Foto: Ana Surahman dan Maskur
Krecek Mindfulness Weekend Retreat yang diselenggarakan oleh Dusun Krecek bekerja sama dengan Bodhicitta Institut pada Jumat–Minggu (24–26/10) berlangsung penuh kehangatan dan makna. Selama tiga hari, para peserta diajak memperlambat langkah, menenangkan pikiran, serta kembali terhubung dengan diri dan alam melalui rangkaian aktivitas mindfulness yang lembut dan mendalam.
Retreat ini difasilitasi oleh Aria Widyanto, Founder Bodhicitta Institut, bersama pembimbing meditasi Moh. Zaim, alumni Biara Buddha Plum Village. Keduanya memandu peserta menumbuhkan kesadaran melalui latihan-latihan sederhana—mulai dari duduk hening hingga menyadari napas dan langkah. Kehadiran Bhiksuni Ervinna Myoufu dalam sesi sound healing serta workshop Points of You (Visual Therapy) oleh praktisi Sondang P. Rumapea melengkapi pengalaman retret dengan sentuhan refleksi dan relaksasi yang menyeluruh.
Namun, salah satu bagian paling istimewa dari retreat ini adalah kesan yang dibawa pulang oleh para peserta. Cerita mereka menunjukkan bahwa praktik mindfulness tidak berhenti di Krecek, tetapi menjadi benih yang tumbuh di dalam kehidupan sehari-hari.

**MATERI YANG DIBERIKAN**.
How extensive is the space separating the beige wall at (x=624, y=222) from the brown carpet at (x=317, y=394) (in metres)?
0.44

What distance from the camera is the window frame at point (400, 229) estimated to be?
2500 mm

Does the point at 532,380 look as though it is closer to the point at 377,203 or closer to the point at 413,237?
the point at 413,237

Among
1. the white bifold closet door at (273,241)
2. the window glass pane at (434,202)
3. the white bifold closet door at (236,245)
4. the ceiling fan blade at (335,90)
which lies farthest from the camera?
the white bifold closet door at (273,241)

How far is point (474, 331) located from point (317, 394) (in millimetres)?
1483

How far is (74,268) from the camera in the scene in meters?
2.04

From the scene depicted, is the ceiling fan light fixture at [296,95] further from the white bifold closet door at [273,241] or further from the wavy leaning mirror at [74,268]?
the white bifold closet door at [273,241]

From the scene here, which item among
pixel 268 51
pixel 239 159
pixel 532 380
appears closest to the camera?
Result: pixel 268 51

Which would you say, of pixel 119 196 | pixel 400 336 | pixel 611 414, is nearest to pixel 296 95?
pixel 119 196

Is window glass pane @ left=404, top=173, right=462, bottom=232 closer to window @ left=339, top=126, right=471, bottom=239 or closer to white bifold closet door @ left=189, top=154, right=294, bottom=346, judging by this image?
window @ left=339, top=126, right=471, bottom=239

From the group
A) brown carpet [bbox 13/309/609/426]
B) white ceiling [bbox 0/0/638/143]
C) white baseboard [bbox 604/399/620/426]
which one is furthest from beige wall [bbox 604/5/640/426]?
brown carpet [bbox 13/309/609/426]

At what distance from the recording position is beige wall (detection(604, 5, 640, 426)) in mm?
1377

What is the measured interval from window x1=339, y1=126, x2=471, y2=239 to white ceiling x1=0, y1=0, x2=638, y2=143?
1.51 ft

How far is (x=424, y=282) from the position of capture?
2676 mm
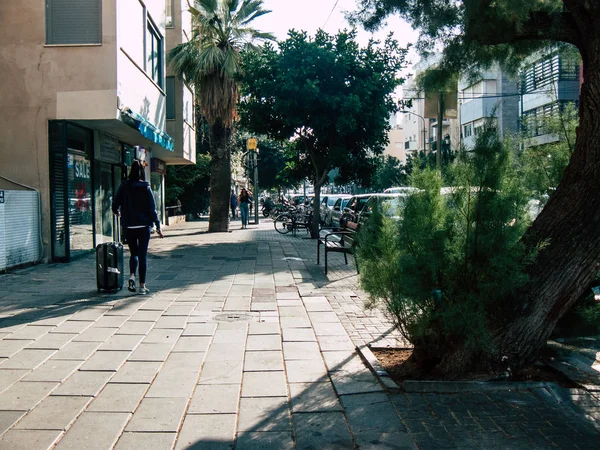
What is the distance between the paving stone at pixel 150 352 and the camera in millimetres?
5641

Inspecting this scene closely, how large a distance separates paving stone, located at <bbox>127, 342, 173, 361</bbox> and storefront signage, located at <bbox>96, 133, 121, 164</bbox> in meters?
10.7

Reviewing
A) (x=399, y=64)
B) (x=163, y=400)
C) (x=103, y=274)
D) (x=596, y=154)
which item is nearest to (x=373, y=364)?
(x=163, y=400)

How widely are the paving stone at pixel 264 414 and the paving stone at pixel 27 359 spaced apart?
6.68 feet

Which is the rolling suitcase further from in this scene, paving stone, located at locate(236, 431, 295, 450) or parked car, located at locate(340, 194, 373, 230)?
parked car, located at locate(340, 194, 373, 230)

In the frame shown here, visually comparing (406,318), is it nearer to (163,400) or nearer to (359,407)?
(359,407)

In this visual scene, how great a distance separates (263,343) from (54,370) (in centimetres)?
197

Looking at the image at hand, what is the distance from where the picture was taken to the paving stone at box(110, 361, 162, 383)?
16.4 feet

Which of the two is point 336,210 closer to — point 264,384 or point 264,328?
point 264,328

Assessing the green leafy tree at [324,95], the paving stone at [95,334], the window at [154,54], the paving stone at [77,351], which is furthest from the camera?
the green leafy tree at [324,95]

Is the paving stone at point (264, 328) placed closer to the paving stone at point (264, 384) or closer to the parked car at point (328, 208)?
the paving stone at point (264, 384)

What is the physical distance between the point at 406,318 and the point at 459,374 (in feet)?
2.03

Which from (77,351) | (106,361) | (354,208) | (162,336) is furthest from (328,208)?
(106,361)

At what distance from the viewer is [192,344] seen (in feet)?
20.3

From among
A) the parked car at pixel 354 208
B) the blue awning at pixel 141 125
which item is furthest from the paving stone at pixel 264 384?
the parked car at pixel 354 208
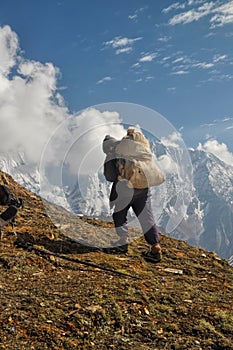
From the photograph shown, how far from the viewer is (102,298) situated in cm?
646

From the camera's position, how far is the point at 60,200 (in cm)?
818

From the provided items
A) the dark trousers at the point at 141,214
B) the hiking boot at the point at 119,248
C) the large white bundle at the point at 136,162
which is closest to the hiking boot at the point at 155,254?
the dark trousers at the point at 141,214

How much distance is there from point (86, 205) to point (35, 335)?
3379 millimetres

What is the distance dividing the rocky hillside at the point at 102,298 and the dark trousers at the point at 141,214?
0.76 meters

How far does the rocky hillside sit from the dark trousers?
2.50ft

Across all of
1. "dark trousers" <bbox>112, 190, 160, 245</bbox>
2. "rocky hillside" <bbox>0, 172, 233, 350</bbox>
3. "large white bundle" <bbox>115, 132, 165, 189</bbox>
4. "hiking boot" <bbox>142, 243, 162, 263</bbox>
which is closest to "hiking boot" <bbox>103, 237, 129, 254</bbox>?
"rocky hillside" <bbox>0, 172, 233, 350</bbox>

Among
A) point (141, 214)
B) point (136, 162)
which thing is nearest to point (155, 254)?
point (141, 214)

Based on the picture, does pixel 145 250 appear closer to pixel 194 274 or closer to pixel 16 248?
pixel 194 274

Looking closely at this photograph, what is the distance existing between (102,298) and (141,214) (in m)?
3.48

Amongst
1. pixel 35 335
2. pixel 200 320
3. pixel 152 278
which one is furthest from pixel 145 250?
pixel 35 335

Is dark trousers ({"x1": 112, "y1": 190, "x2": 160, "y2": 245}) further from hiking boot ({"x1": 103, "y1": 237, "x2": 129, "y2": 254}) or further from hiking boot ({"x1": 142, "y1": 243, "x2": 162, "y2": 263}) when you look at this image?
hiking boot ({"x1": 103, "y1": 237, "x2": 129, "y2": 254})

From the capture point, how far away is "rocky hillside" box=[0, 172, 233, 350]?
5316mm

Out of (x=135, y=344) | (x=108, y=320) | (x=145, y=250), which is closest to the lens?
(x=135, y=344)

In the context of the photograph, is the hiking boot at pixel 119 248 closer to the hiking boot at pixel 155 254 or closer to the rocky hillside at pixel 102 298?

**PETUNJUK KERJA**.
A) Jawablah pertanyaan berikut berdasarkan teks retret.
(i) Dengan siapa Dusun Krecek bekerja sama menyelenggarakan retret ini?
(ii) Berapa hari retret ini berlangsung?
(iii) Siapa yang membawakan workshop Points of You (Visual Therapy)?
B) Tuliskan kembali bagian teks retret secara persis, dimulai dengan kata "Namun, salah satu" dan berlanjut hingga kata "dalam kehidupan sehari-hari.".
Materi tersebut tidak dipakai sama sekali dalam latihan ini.

**HASIL YANG DIHARAPKAN**.
A)
(i) Bodhicitta Institut
(ii) Tiga hari
(iii) Sondang P. Rumapea

B)
Namun, salah satu bagian paling istimewa dari retreat ini adalah kesan yang dibawa pulang oleh para peserta. Cerita mereka menunjukkan bahwa praktik mindfulness tidak berhenti di Krecek, tetapi menjadi benih yang tumbuh di dalam kehidupan sehari-hari.